Australian Sisters

racy

A tv in the kitchen is a good idea but I don't need one. My place is open plan and I can watch my one tv from the lounge, dining room, kitchen and bedroom (I have french doors between the lounge and bedroom). I can also hear the tv from the laundry and bathroom.



Gym is still going well but no weight lost on the scales. Perhaps this is because I am building muscles. I have identified a gap in my fitness program - not able to bounce or do high impact moves such as star jumps or skipping. This week I am seeing a physio about lymphedema massage so I will talk to her about my exercise program as well.



I am so glad I got my hair straightened!



I am also using a new beauty technique called dermal rolling. In essence, it involves running a small roller with fine 'needles' over the skin of the face. This causes tiny injuries which stimulate collagen production to restore elasticity in the skin and reverse drooping and wrinkles. The process also helps the absorption of face creams. It may sound unusual but was recommended by a beautician who is an ex nurse. She doesn't do invasive treatments. Reviews that I have read claim this process does work.

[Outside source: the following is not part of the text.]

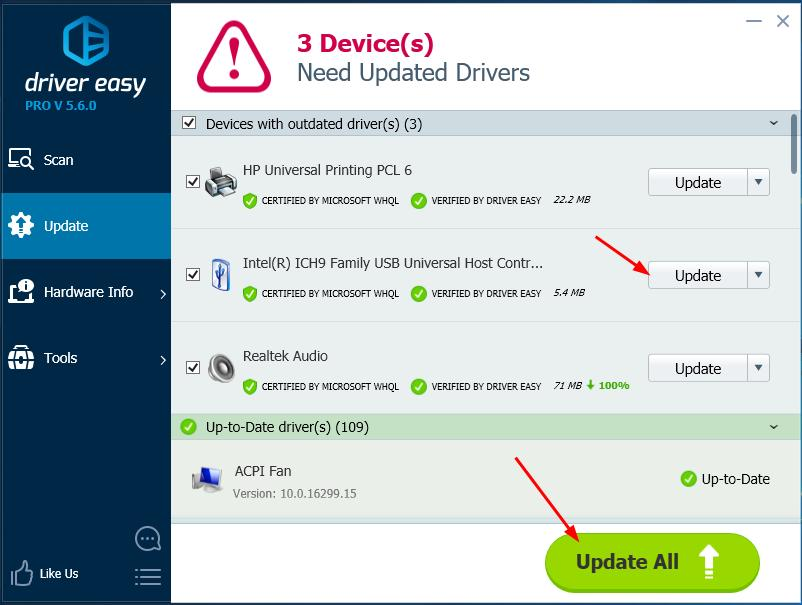 Solved] WD My Passport Ultra not detected - Driver Easy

Jenn, sorry about your latest discomfort. Ask your onc what you can expect. As I told you I started menopause as soon as the first chemo entered my veins!

suzieq60

I got the antenna from Dick Smith - $20 - works like a charm - we are in a very good reception area - can see Mt Cootha from the kitchen window. The TV is not full HD ie 1080p, but great picture - also has a USB port on the side - I'll have to learn how to record TV shows. My main reason for getting that one was the 3 year warranty - not often offered these days.

Linda1966

Chrissy, you can change the size of the pieces so the jigsaws last longer... I tend to do one 1400-1600 puzzle every day or two personally. I like a challenge lol.

Kate60

Well I tried an online jigsaw. Thought I'd start of small and nail it , so only 20 pieces. Best time from some clever sharp brain was 14 seconds. Well 3.30 seconds later I'm still trying, so I just gave up (fairly typical behaviour). I swear they didn't have the right peices, I mean I needed some pieces with straight borders to fit them in, and they weren't there!!!

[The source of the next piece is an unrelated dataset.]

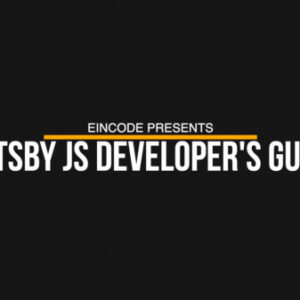 Gatsby JS Developer's Guide – Important Parts & Blog App 2021 TUTORiAL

So to read that you do 1400 - 1600 hundred peices... Well, I take my hat off to you.

chrissyb

Lyndal, I know I can make them smaller so there are more pieces the problem is I can't see them if I make them smaller than 550......lol.....I swear this optomitrist appointment tomorrow is not coming a day too soon!.....lol

Kate I also like to read and often do.

Kate60

I decided to change my avatar as I'm really sick of the sight of  the bald egg look, so now I'm a Bird of Paradise.

chrissyb

Kate you were beautiful as yourself bald or not.

Love n hugs.  Chrissy

Trisha-Anne

I'm sort of back on air lol

Mouth feeling a lot better today, but still painful, but swelling is definitely going down.  Stayed at home today, no way I could be productive at work.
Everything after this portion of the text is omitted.